- **Quoted text**
****************

Doty v. Sewall, 85-1428

Decision Date10 February 1986
Docket NumberNo. 85-1428,85-1428
Citation784 F.2d 1
Parties121 L.R.R.M. (BNA) 2649, 54 USLW 2424, 104 Lab.Cas. P 11,809 Arthur DOTY, Plaintiff, Appellant, v. Richard SEWALL, et al., Defendants, Appellees.
CourtU.S. Court of Appeals — First Circuit

Mark David Stern, with whom Law Office of Mark D. Stern, P.C., was on brief, for plaintiff, appellant.

Gabriel O. Dumont, Jr., with whom Grady, Dumont & Dwyer, was on brief, for defendants, appellees Richard Sewall, Teamsters Local No. 42 and Frank Salemme.

Alan J. McDonald, with whom McDonald and Noonan, was on brief, for defendants, appellees Teamsters Local Union No. 49, Michael Platanites and Joseph Baxter.

Before COFFIN and BREYER, Circuit Judges, HILL, * Senior District Judge.

COFFIN, Circuit Judge.

This appeal requires us to determine the appropriate statute of limitations applicable to a "bill of rights" action brought by a union activist against two local unions under Title I of the Labor-Management Reporting and Disclosure Act (LMRDA), 29 U.S.C. Secs. 411-412.

Appellant Arthur Doty brought suit against two local affiliates of the International Brotherhood of Teamsters, Drivers, Chauffeurs, Warehouse Employees and Helpers (the Teamsters), and certain officers of those organizations, charging that they improperly denied him membership in the two locals. The district court granted summary judgment for the defendants on the ground that the action was untimely, not having been brought within six months of the accrual of the claims. The court felt compelled by DelCostello v. International Brotherhood of Teamsters, 462 U.S. 151, 103 S.Ct. 2281, 76 L.Ed.2d 476 (1983), to apply the six month statute of limitations prescribed for the filing of unfair labor practice charges under section 10(b) of the National Labor Relations Act (NLRA), 29 U.S.C. Sec. 160(b).

****************

- **Material**
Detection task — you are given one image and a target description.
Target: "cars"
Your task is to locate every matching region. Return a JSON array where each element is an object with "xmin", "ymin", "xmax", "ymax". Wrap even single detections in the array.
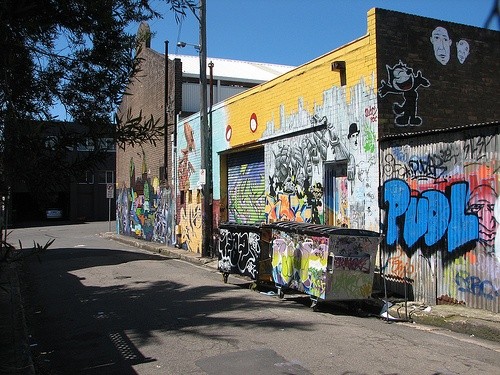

****************

- **Problem description**
Pick up the Doty v. Sewall court opinion above right after its last sentence and keep writing it.

- **Task output**
Two other courts of appeals have followed the same approach in LMRDA cases. Davis v. United Automobile, Aerospace and Agriculture Implement Workers of America, 765 F.2d 1510 (11th Cir.1985), petition for cert. filed, 54 U.S.L.W. 3376 (U.S. Dec. 3, 1985) (No. 85-844); Local 1397 v. Steelworkers, 748 F.2d 180 (3d Cir.1984). Our own scrutiny of the interests and policies at stake in this case convinces us that they so differ from those in DelCostello that its underlying approach mandates adherence in this case to the normal mode of applying "the most closely analogous statute of limitations under state law." 462 U.S. at 158, 103 S.Ct. at 2287. 1 We therefore hold that the district court erred in entering summary judgment for defendants and remand for further proceedings.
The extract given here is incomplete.